## BEGIN Text to read

The Lakers tried to address the problem of the aging superstar in James, as well as the injury problem of Davis with adding another superstar in Russell Westbrook, a known triple double machine and former league MVP. The Lakers gave up quite a bit in players to get him, with Kyle Kuzma, Kentavious Caldwell-Pope and Montrezl Harrell going the opposite way. The Lakers gave up a lot to get Westbrook and so far, Washington has so far been the team that has come out on top of that trade. Westbrook has averaged 18.1 points a game, to go along with 7 rebounds and 7 assist a game, he is also averaging 4 turnovers a game.  The Lakers bringing in Westbrook was doomed from the beginning even though on paper it looked like a good idea to add the 3rd superstar.

## END Text to read

**Given exercise a**
Copy these entries verbatim, beginning at the line that has "Considering vertical height, is" and stopping after the line that has "19145 centimetres".

## BEGIN Records to process

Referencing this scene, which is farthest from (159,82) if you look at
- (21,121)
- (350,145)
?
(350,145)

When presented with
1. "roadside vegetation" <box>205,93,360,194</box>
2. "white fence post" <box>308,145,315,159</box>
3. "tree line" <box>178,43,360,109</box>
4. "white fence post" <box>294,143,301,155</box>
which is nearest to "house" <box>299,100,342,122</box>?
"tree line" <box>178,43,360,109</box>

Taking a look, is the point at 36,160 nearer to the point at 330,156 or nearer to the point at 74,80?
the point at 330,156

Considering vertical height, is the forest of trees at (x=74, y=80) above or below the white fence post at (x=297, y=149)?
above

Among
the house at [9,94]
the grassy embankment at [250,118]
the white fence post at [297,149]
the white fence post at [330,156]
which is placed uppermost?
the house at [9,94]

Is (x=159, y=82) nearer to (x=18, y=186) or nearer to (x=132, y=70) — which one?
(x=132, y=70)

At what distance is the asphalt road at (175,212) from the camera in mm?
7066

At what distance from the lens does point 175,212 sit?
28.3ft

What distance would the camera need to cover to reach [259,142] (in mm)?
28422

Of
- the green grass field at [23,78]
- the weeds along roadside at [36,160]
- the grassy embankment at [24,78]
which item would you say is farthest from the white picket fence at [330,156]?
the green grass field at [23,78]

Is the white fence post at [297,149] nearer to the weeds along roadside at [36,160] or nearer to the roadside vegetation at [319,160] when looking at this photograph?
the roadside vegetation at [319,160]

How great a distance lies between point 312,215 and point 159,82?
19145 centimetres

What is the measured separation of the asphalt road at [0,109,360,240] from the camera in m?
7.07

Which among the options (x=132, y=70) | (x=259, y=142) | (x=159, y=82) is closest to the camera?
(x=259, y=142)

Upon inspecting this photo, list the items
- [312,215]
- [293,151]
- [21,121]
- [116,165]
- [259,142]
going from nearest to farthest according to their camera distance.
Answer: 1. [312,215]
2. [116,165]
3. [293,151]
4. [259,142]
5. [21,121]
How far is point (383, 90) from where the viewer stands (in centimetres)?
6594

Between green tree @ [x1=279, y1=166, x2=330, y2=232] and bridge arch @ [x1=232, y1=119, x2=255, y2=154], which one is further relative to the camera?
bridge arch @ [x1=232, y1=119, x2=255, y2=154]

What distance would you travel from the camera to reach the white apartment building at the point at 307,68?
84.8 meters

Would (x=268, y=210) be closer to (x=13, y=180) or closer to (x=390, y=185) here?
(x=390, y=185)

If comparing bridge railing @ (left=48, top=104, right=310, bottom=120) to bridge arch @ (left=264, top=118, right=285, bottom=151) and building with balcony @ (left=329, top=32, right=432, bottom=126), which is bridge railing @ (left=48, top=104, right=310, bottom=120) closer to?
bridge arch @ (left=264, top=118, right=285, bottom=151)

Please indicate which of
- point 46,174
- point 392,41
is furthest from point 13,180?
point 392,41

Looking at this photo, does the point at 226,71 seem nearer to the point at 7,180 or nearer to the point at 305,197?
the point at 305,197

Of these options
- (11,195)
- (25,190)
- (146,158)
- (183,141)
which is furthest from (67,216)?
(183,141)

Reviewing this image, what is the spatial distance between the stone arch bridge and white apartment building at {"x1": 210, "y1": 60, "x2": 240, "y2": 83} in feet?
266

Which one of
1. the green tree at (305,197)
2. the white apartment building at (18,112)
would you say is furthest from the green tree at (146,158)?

## END Records to process

**Given exercise b**
Using the passage about the Lakers and Russell Westbrook, decide whether each statement agrees with it, answering yes or no and quoting the words that settle it: (i) Kentavious Caldwell-Pope was among the players the Lakers gave up to get Westbrook. (ii) Westbrook is averaging 5 turnovers a game. (iii) Westbrook is a former league MVP.

**Worked answer a**
Considering vertical height, is the forest of trees at (x=74, y=80) above or below the white fence post at (x=297, y=149)?
above

Among
the house at [9,94]
the grassy embankment at [250,118]
the white fence post at [297,149]
the white fence post at [330,156]
which is placed uppermost?
the house at [9,94]

Is (x=159, y=82) nearer to (x=18, y=186) or nearer to (x=132, y=70) — which one?
(x=132, y=70)

At what distance is the asphalt road at (175,212) from the camera in mm?
7066

At what distance from the lens does point 175,212 sit?
28.3ft

What distance would the camera need to cover to reach [259,142] (in mm)?
28422

Of
- the green grass field at [23,78]
- the weeds along roadside at [36,160]
- the grassy embankment at [24,78]
which item would you say is farthest from the white picket fence at [330,156]?
the green grass field at [23,78]

Is the white fence post at [297,149] nearer to the weeds along roadside at [36,160] or nearer to the roadside vegetation at [319,160] when looking at this photograph?
the roadside vegetation at [319,160]

How great a distance lies between point 312,215 and point 159,82?
19145 centimetres

**Worked answer b**
(i) Yes: "with Kyle Kuzma, Kentavious Caldwell-Pope and Montrezl Harrell going the opposite way"
(ii) No: "he is also averaging 4 turnovers a game"
(iii) Yes: "a known triple double machine and former league MVP"